They said the "sweeping expansion" of disclosures ordered by a trial judge last year would "pull the rug out" from under countless banks, including by requiring them to predict how their stock holdings would affect markets.

But the five-judge appeals court said ViacomCBS' banks had a duty to disclose transactions that "affect" the stock price, and that saying in offering documents they "may" conduct such transactions could be misleading if they were already planned.

The court also said the banks wouldn't have to reveal confidential information about clients, and could have simply disclosed their intent to sell ViacomCBS shares without mentioning Archegos.

Kannon Shanmugam, a lawyer who argued the appeal for Goldman and Morgan Stanley, declined to comment.

The lawsuit concerned offerings of ViacomCBS common and preferred stock in March 2021.

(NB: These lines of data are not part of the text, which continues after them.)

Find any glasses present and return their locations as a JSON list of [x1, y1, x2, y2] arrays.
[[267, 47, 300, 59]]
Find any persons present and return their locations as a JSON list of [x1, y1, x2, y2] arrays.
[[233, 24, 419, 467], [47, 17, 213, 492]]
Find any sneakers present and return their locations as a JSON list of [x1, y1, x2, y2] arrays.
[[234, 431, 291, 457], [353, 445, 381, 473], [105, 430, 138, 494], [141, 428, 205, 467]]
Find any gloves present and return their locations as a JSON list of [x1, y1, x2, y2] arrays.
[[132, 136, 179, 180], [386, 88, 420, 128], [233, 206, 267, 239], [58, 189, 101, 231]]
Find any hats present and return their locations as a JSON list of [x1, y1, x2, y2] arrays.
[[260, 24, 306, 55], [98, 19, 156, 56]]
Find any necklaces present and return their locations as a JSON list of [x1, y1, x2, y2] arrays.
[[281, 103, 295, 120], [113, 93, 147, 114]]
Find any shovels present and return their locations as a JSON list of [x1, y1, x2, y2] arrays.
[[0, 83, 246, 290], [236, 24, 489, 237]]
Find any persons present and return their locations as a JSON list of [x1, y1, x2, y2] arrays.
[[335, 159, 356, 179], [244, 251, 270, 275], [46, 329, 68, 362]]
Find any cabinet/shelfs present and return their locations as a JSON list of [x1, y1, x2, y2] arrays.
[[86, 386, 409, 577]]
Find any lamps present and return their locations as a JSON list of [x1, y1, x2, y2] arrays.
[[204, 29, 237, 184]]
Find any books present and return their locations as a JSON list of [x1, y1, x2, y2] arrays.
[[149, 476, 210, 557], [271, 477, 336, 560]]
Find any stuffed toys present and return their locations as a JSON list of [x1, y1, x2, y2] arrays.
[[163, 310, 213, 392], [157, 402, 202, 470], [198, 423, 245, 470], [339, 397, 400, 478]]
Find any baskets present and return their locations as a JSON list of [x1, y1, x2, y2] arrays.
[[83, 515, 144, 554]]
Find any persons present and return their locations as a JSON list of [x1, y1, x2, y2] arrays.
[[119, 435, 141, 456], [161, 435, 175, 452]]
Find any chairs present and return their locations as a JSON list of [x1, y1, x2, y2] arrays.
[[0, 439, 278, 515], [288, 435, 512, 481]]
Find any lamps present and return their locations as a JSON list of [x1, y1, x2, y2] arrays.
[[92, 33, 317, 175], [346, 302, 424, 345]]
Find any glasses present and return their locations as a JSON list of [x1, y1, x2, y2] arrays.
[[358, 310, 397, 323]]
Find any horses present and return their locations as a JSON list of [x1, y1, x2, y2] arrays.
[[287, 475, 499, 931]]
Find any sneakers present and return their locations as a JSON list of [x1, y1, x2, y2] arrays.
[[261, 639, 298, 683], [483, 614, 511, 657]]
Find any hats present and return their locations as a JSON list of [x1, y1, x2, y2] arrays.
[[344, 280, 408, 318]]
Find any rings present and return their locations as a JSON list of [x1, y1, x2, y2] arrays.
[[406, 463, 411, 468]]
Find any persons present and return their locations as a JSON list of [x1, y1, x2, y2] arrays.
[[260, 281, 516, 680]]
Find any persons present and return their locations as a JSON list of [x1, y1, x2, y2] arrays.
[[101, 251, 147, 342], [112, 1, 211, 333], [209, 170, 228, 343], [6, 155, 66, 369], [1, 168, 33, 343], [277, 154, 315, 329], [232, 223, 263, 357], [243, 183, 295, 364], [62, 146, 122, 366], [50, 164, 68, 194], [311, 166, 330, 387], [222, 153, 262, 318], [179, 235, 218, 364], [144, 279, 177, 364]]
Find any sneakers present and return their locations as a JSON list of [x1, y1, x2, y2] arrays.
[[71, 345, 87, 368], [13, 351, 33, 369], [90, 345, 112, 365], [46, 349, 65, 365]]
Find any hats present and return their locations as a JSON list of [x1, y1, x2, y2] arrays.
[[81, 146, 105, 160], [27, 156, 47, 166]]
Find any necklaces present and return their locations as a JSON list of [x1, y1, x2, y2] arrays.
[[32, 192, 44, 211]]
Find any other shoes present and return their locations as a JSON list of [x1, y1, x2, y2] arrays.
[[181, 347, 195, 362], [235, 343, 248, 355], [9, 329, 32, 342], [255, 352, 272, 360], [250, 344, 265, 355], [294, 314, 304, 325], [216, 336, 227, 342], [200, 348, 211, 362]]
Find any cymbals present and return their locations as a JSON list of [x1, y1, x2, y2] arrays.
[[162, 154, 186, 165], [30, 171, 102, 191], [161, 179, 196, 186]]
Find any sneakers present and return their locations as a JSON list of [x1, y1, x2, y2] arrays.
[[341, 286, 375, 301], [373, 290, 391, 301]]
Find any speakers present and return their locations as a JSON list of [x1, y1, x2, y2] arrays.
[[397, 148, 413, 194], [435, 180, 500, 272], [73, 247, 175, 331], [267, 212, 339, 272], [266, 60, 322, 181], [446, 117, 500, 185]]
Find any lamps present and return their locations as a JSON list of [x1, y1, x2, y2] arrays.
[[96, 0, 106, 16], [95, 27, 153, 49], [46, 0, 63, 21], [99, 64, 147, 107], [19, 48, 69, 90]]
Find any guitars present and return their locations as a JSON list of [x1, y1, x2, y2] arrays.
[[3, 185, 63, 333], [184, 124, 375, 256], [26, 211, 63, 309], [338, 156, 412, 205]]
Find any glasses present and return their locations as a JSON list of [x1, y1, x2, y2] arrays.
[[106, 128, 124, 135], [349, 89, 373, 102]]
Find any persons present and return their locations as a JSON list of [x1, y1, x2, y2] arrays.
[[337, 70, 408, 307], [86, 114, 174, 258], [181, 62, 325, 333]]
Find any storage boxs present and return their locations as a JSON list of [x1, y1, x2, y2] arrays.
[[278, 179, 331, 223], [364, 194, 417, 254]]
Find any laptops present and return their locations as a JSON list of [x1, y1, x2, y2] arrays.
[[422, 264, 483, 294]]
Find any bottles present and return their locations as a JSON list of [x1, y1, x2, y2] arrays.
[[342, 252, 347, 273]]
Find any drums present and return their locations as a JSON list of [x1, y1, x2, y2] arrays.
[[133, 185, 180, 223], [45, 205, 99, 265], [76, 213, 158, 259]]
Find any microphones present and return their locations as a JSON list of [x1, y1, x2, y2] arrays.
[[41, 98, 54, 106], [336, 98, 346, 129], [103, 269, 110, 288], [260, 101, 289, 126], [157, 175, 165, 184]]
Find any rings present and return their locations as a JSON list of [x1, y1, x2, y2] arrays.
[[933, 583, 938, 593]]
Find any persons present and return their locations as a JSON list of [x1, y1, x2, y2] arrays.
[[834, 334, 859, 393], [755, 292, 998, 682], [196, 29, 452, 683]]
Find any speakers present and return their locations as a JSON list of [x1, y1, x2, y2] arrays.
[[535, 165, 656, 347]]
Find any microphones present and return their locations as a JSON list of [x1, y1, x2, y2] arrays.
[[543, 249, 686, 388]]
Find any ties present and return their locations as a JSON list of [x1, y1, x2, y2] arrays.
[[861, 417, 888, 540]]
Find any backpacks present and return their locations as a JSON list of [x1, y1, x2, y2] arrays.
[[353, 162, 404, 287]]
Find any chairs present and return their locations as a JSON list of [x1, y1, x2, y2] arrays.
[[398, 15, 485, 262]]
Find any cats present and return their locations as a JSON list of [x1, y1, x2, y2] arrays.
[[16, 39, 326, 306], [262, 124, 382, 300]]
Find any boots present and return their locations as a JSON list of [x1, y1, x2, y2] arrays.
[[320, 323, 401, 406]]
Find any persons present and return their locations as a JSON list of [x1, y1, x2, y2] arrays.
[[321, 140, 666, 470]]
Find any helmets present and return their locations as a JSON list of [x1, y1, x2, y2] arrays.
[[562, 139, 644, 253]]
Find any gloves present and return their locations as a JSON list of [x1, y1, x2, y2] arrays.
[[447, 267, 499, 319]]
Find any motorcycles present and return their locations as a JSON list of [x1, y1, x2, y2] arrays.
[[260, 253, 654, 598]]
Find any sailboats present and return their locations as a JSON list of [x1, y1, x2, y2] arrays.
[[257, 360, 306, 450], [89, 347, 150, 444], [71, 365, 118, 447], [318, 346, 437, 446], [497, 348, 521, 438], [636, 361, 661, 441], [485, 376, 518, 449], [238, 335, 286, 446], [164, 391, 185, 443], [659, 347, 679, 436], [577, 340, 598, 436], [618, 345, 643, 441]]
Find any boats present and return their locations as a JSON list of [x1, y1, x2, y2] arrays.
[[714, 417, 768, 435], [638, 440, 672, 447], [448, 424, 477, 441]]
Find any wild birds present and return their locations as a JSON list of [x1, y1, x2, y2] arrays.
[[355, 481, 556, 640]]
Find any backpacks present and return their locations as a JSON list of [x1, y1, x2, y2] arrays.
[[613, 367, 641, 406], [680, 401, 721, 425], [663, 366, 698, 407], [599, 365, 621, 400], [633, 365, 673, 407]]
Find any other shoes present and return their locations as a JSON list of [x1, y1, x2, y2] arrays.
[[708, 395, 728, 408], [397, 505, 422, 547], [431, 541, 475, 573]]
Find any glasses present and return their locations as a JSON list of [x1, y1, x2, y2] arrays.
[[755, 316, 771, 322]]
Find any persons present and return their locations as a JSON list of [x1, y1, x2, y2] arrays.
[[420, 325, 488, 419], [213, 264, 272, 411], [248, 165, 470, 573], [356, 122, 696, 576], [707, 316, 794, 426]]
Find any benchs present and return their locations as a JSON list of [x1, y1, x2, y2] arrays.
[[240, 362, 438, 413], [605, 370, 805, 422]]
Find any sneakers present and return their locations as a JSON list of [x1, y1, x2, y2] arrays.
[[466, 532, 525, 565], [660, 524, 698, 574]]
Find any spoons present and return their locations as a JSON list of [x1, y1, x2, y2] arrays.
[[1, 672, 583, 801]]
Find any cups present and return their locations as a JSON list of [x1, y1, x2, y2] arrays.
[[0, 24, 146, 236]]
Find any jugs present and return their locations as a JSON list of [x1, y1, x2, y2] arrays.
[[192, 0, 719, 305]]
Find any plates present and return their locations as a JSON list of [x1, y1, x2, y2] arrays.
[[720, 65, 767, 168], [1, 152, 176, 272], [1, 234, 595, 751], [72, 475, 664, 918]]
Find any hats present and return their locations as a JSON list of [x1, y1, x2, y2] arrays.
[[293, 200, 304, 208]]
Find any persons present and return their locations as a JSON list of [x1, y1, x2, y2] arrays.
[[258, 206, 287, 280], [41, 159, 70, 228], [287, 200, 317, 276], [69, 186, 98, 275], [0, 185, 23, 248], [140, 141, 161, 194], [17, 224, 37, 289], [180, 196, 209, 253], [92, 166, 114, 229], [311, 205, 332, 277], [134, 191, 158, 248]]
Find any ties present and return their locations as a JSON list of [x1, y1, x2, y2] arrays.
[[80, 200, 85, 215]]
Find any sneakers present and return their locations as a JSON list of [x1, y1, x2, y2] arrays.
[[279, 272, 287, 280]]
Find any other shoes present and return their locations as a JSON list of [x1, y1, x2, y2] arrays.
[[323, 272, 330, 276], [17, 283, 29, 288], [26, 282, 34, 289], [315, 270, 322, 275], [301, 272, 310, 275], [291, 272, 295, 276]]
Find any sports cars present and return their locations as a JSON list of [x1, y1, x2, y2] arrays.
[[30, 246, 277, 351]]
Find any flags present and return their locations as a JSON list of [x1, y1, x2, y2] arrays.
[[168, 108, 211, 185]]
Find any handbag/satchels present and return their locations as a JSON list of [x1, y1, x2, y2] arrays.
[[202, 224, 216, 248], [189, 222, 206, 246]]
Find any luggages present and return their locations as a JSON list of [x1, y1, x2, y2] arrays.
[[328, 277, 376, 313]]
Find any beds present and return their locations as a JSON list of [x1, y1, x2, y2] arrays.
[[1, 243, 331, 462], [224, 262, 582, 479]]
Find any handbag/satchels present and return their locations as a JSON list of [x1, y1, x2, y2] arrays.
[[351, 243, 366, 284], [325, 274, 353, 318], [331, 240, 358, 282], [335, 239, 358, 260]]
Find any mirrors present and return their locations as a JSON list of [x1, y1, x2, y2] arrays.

Investors were led by the Camelot Event Driven Fund and the Municipal Police Employees' Retirement System of Baton Rouge, Louisiana. Their lawyers did not immediately respond to requests for comment.

Thursday's decision largely upheld a February 2023 ruling by Justice Andrew Borrok of the state Supreme Court in Manhattan.

In the federal ruling, U.S. District Judge Jed Rakoff said investors in Archegos' stocks did not adequately allege that Goldman and Morgan Stanley conducted insider trading, or breached any fiduciary duty to the individual companies.

Hwang and former Archegos Chief Financial Officer Patrick Halligan face a scheduled May 8 criminal trial in Manhattan over their roles in Archegos' collapse.

The case is Camelot Event Driven Fund et al v Morgan Stanley & Co et al, New York State Supreme Court, Appellate Division, 1st Department, No. 2023-00983.